Part actionable, part rant on how the media is manipulate. The tactics aren’t new - shady but effective.
Exclusives build blogs. Scoops equal traffic.
Blogs are built and run with an exit in mind.
Tactics: #
1. Bloggers are poor; help them pay their bills. #
Gawker paid writers $12 a post as late as 2008.
An employee making $60,000 a year would need to produce upward of 1.8 million pageviews a month,
Linkin Park’s YouTube account had done over 100 million views and would earn them barely six figures — to be split among six guys, a manager, a lawyer, and a record label.
Ryan got a Twitter account with more than 400,000 followers to tweet for $25.
2. Tell them what they want to hear #
“There’s no difference between a journalist at The Guardian and the restaurant owner in Milan, who, when you ask for a taxi, calls his cousin who does a tour of the city to inflate the meter before showing up." - Nassim Taleb
“The problem of journalism is that journalists are rarely in a position to establish the truth of an issue themselves, since they didn’t witness it personally.” - Edward Jay Epstein
Wikipedia acts as a certifier and exaggerator of basic information for many people.
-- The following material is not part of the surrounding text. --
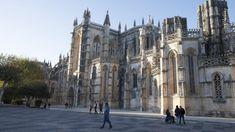 Mosteiro da Batalha estabelece protocolo de colaboração com maior templo budista domundo Cathedral, Portugal, Street View, Building, Travel, Christ, Contemporary Artwork, Statue Of, National Museum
Press releases can be used word-for-word in articles.
3. Give them what spreads #
Photos without people spread more than photos without people.
Why?
Seeing the homeless and drug addicts and starving, dying animals would take away all the fun.
It’d make the viewers feel uncomfortable, and unsettling images are not conducive to sharing.
Reality is complicated and boring.
The web has only one currency, and you can use any word you want for it—valence, extremes, arousal, powerfulness, excitement—but it adds up to false perception.
4. Help them trick their readers #
If I am creating the story as a fake tipster, I ask a lot of rhetorical questions: Could [some preposterous misreading of the situation] be what’s going on?
Stories with useful information are less likely to be shared virally than other types of content.
A story that provokes user to comment spreads. It might take as many as 10 page-views to leave a comment on a blog the first time. When you do this, you are the sucker.
The site doesn’t care about your opinion; they care that, by eliciting it, they score free page-views.
5. Sell something they can sell #
The death of subscription means that instead of attempting to provide value to you, the longtime reader, blogs are constantly chasing Other Readers - the mythical reader out in viral land.
As a marketer, getting something “controversial” to blow up is easy, and it’s the tactic a media manipulator prefers to use over doing something “important.” With limited resources and the constraints of a tight medium, there are only a handful of options: sensationalism, extremism, sex, scandal, hatred.
6. Make it all about the headline #
Come up with the idea and let them think they were the ones who came up with it. Basically, write the headline - or hint at the options - in your e-mail or press release or whatever you give to the blogger and let them steal it.
7. Kill them with pageview kindness #
The post is correct, well-written information that needs no follow-up commentary. There’s nothing more to say except “Yeah, what he said.” Blogs are so afraid of silence that the flimsiest of evidence can confirm they’re on the right track. You can provide this by leaving fake comments to articles about you or your Unless readers can see the end of your post coming around eight hundred words in, they’re going to stop.
8. Use technology against itself #
800 words article works the best.
9. Just make stuff up #
No matter how dull, mundane, or complex a topic may be, a good reporter must find the angle.
The second part of the book goes on about how the media is manipulated.
It reaffirms why I don’t read the news. They usually makes you feel that the world is ending.